--- Passage shown ---

The performance of a golf club can vary based on various factors, including weight distribution about the head, which affects the location of the center of gravity of the golf club head. When the center of gravity is positioned behind the point of engagement on the contact surface, the golf ball follows a generally straight route. When the center of gravity is spaced to a side of the point of engagement, however, the golf ball may fly in an unintended direction and/or may follow a route that curves left or right including ball flights that often are referred to as “pulls,” “pushes,” “draws,” “fades,” “hooks,” or “slices.” Similarly, when the center of gravity is spaced above or below the point of engagement, the flight of the golf ball may exhibit more boring or climbing trajectories, respectively. Similarly, other factors such as point of impact and launch angle can also affect how the ball travels once it has been struck.

Accordingly, club heads may be formed with various configurations to provide different performance characteristics and “feels.” For example, club heads can be configured to have different weights secured thereto to alter the performance characteristics and “feel” of the club. In other club heads, a component having a characteristic with a particular value, e.g., size or weight, can be replaced with another component having a different value for that characteristic. By varying the body components of a club head, its performance and “feel” can be altered.

It would be desirable to provide a golf club and golf club head that reduces or overcomes some or all of the difficulties inherent in prior known devices.

---

**Task instructions:**
(a) In the golf club passage above, retype the stretch from "Accordingly, club heads" through "can be altered.".
(b) Write what comes next in the golf club passage above, starting after its final sentence.

--- Data provided ---

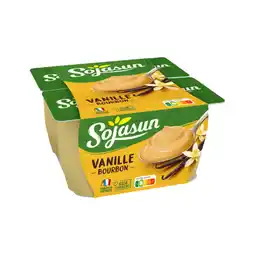 Carrefour Market SOJASUN SUR TOUS LES DESSERTS VÉGÉTAUX offre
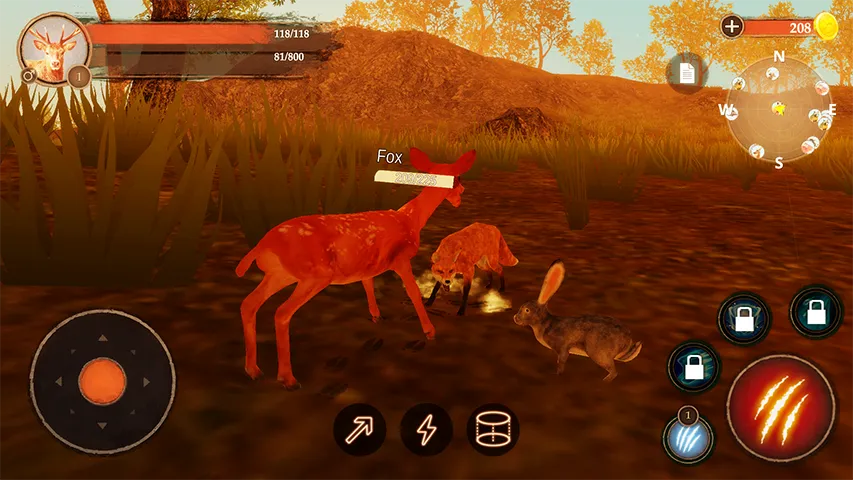 The Deer | Indus Appstore | Screenshot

---

**Responses for each task:**
(a)
Accordingly, club heads may be formed with various configurations to provide different performance characteristics and “feels.” For example, club heads can be configured to have different weights secured thereto to alter the performance characteristics and “feel” of the club. In other club heads, a component having a characteristic with a particular value, e.g., size or weight, can be replaced with another component having a different value for that characteristic. By varying the body components of a club head, its performance and “feel” can be altered.

(b)
SUMMARY

The principles of the invention may be used to provide a golf club and golf club head with a tension element and tensioning member for securing club head components together. In accordance with a first aspect, a golf club head includes a club head having a plurality of components and a plurality of retaining members, with each retaining member positioned on one of the components. A tensioning assembly for releasably securing the components of the club head together includes a tension element coupled to the club head components by way of the retaining members, and a tensioning member for introducing tension into the tension element.

In accordance with another aspect, a golf club head includes a face plate including at least one face plate retaining member, a body member having at least one body retaining member; and a tensioning assembly having a tension element and a tensioning member connected to the tension element. The tension element engages the face plate and body member retaining members to releasably secure the face plate to the body member.

In accordance with a further aspect, a golf club assembly includes a shaft having a first end and a second end; and a club head secured to the first end of the shaft. The club head includes a plurality of components and a plurality of retaining members, each retaining member being positioned on one of the components. A tensioning assembly releasably secures the components of the club head together and includes a tension element slidably attached to at least some of the club head components by way of the retaining members, and a tensioning member for introducing tension into the tension element.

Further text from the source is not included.